Global Citizenship Education is a contested concept in scholarly discourse, and there are multiple interpretations of what it means to be “a global citizen.” Some define the concept as “citizenship beyond borders,” or “citizenship beyond the nation state” while others note that “cosmopolitanism” may be a better conceptual description. Regardless of the nuances of the term, it points to a basic sense of global solidarity that is foundational to Catholic social thought. GCE is, essentially, a discourse on the common good in the 21st century framed in language that has global appeal.

The framework of GCE has within it notable ongoing tensions, primarily that it can become excessively vague at times and that it can appear to draw attention away from local conditions and prioritize the international at the expense of the local. While these are all valid critiques, the GCE discourse has now taken a very specific turn toward the goals and targets that comprise the 2015-2030 Agenda for Sustainable Development. The title of 66th UN DPI/NGO Conference frames GCE as a way to achieve the sustainable development goals together because education is an essential foundation for the entire development agenda. Furthermore, there is a growing conviction that anything happening at a local level can also have global impact and vice versa; the boundaries between local and global are blurring.

Global Citizenship Education for sustainable development is a unique opportunity for Vincentian higher education in the 21st century for many reasons:

  • Our institutions are religiously diverse and our students must articulate the values of their Vincentian education in a way that is accessible to a broader, secular culture.
  • GCE could provide a framing language that both captures the aspirations of the Vincentian mission and provides concrete, contemporary applications and principles.
  • GCE could enable our universities to contribute to and participate more intentionally in a global discourse focused on sustainable development.
  • GCE could build relationships with other institutions across the world who share the same values and commitments.
  • But perhaps the greatest value of GCE is the explicit reference to the problems, issues, concerns and targets that are so closely aligned with the Vincentian charism.

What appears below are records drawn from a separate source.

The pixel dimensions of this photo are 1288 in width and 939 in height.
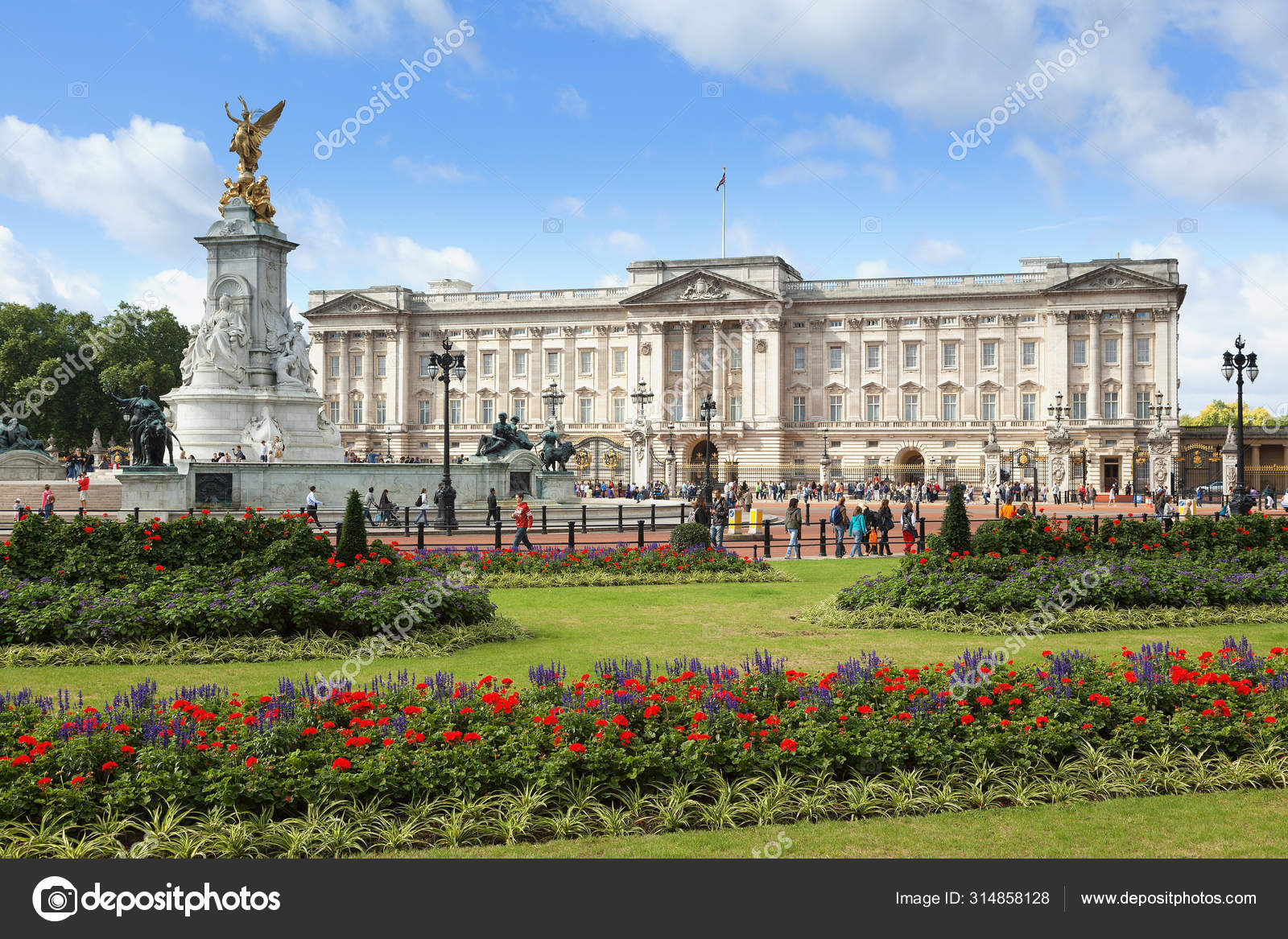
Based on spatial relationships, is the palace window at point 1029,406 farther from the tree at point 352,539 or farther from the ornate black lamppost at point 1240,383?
the tree at point 352,539

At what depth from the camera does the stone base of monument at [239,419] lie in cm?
3566

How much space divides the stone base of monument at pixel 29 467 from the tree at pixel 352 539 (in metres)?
32.1

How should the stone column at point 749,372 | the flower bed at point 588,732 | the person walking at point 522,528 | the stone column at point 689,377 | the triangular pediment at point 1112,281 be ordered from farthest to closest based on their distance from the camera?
the stone column at point 689,377
the stone column at point 749,372
the triangular pediment at point 1112,281
the person walking at point 522,528
the flower bed at point 588,732

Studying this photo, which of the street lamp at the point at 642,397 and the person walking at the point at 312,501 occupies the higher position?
the street lamp at the point at 642,397

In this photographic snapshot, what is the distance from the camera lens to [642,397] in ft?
222

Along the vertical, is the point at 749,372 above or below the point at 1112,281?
below

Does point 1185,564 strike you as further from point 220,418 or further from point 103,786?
point 220,418

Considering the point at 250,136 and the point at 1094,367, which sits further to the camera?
the point at 1094,367

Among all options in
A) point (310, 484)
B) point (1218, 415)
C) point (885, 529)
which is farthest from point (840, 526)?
point (1218, 415)

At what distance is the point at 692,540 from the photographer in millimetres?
21562

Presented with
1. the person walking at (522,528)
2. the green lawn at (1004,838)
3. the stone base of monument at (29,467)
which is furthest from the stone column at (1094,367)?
the green lawn at (1004,838)

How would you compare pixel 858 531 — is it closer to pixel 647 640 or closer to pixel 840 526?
pixel 840 526

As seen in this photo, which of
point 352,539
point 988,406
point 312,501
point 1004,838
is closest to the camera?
point 1004,838

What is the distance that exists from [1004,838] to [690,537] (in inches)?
593
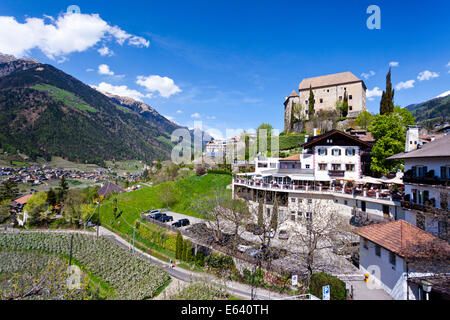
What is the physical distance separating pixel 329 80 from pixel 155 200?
195 feet

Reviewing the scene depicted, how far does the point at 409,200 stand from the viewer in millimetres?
19000

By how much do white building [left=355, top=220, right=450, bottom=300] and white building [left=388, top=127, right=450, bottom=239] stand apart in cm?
235

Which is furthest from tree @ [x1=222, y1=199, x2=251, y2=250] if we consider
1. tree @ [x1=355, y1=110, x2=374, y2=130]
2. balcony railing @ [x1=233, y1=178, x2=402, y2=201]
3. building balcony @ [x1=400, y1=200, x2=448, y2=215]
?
tree @ [x1=355, y1=110, x2=374, y2=130]

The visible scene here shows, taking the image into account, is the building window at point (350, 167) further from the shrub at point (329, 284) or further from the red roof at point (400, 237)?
the shrub at point (329, 284)

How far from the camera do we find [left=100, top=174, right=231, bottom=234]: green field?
118ft

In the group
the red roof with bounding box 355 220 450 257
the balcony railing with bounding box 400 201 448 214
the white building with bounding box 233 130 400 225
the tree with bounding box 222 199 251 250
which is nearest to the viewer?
the red roof with bounding box 355 220 450 257

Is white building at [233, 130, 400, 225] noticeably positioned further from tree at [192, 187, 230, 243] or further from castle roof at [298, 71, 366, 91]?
castle roof at [298, 71, 366, 91]

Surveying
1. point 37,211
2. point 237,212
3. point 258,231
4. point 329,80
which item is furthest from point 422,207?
point 329,80

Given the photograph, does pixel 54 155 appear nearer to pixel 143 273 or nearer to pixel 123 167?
pixel 123 167

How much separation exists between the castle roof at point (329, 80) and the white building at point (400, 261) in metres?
59.2

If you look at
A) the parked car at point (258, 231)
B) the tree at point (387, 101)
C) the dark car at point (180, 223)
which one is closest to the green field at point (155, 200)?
the dark car at point (180, 223)

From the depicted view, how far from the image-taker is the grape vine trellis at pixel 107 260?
19.0 meters
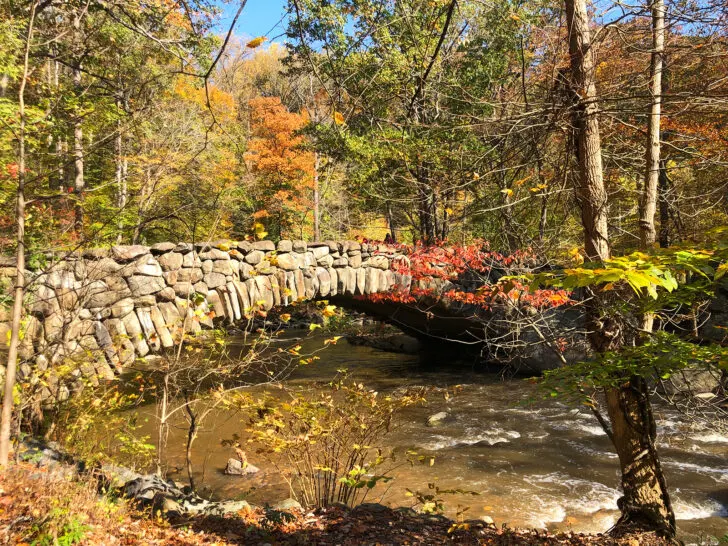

In short, it can help focus the attention of our learning communities to the concerns of the poor and marginalized in a way that is timely, relevant, necessary, and cross-cultural. Considering the Vincentian Family’s focus on systemic change, GCE could provide a framework to articulate those commitments in ways that directly connect to the foundational commitments of higher education.

In conversation with other university partners and NGO representatives at the conference, we identified a number of specific possibilities:

  1. To establish consultative status or support the work of the Vincentian family at the United Nations through study abroad and other programming;
  2. To develop relationships with the NGO community at the UN both to contribute faculty expertise on sustainable development issues and to provide educational opportunities for students who wish to pursue international careers in fields related to sustainable development;
  3. To leverage and market our unique areas of expertise at the UN to enhance Vincentian Universities’ international reputation;
  4. To use GCE as an internationally accepted framework to enhance internal collaboration across colleges, disciplines, and areas of study;
  5. To use the GCE framework to articulate the core principles of Vincentian Higher Education in language that is accessible to our religiously diverse community;
  6. To develop learning opportunities, online and in person, that connect the four Vincentian universities in a way that highlights our shared commitment to the goals and targets of sustainable development.

We are very grateful to have the opportunity to attend the 66th Annual UN DPI/NGO Conference, and to share our reflections with you. We see great potential in this focus, and believe Vincentian Universities have much to offer the discourse on Global Citizenship Education and sustainable development.